Medication Non-Adherence In America Is A National Crisis Costing Billions Of Dollars According To An August 2007 Report
(Posted by Tom Lamb at DrugInjuryWatch.com)
Two July 30, 2007 articles by Lauran Neergaard, a reporter who covers health and medical issues for The Associated Press (AP), bring us some important information about prescription medication adherence, or the lack thereof, in the U.S.
The first AP article by Ms. Neergaard, titled "Report: Skipping Doses Could Be Deadly" by The Washington Post, presents these findings from a report to be issued in the first part of August 2007 by the nonprofit National Council on Patient Information and Education:
- Particularly at risk are people whose diseases are initially symptom-free. Although high blood pressure more than triples the risk of heart disease, for example, just 51 percent of patients stick with their prescribed antidote.
- Also at high risk are the elderly, but adherence is a problem for all ages. As few as 30 percent of teenagers correctly take drugs to prevent asthma attacks, for example.
- Poor medication adherence can cost an extra $2,000 a year for each patient in extra doctor visits alone, and it's associated with as many as 40 percent of nursing home admissions, even more costly.
- Add preventable hospitalizations and premature death, and the report estimates that poor medication adherence could be costing the country $177 billion in medical bills and lost productivity.
The second AP article by Ms. Neergaard, titled "Tips to Help Patients Take Meds Properly" by The Baltimore Sun, provides patients with some advice items intended to help them better understand and adhere to their medication prescriptions:
- Before leaving the doctor's office with a new prescription, ask detailed questions including: How and when do I take this? When do I quit? What food, drink, other medicines or activities should I avoid while using this medicine? What is it supposed to do? How do I know if it's working? What are its possible side effects? What do I do if have those?
- Bring to each doctor's appointment a complete list of all prescription and nonprescription medicines you take, so the doctor can check if a planned new drug will interact badly with an existing one. If you use one pharmacy exclusively, the pharmacist can print out a prescription list for you.
- If you have problems understanding the instructions that come with the medicine, ask the pharmacist for help. There may be a simpler brochure, large-print instructions, or translations into languages than English.
- Patients who forget doses could try setting up pill boxes at the beginning of each week with morning, noon and night doses in separate compartments. Technology including "talking" pill boxes that sound an alarm when doses are missed also are under development.

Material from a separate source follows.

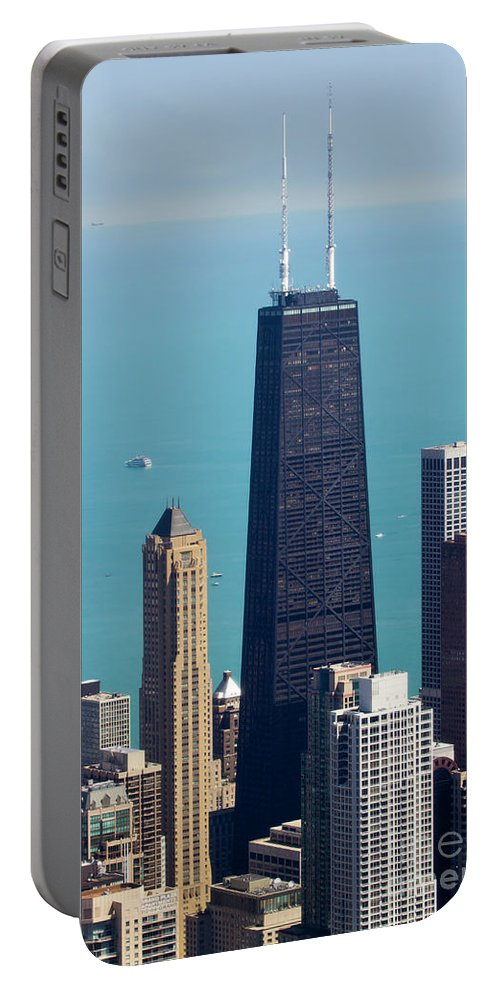 Willis Tower Portable Battery Charger featuring the photograph Chicago Il, Usa by Ohad Shahar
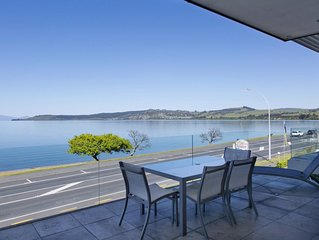 Luxury On The Lakefront - The ultimate Taupo Apartment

We encourage you to help spread the word about this National Council on Patient Information and Education August 2007 report regarding our significant medication non-adherence problem here in America.
As part of an earlier four-part series on adverse drug reactions, called "ADRs in US", I wrote an article that looked at another aspect of the medication non-adherence problem, namely how the failure of some doctors to provide essential prescription drug information to their patients contributes to this growing problem.
Coincidentally, that particular "ADRs in US" series article is featured -- together with posts from 76 other bloggers -- in the new eBook BlawgWorld 2007 (available as a free download in PDF format), which was released on July 30, 2007.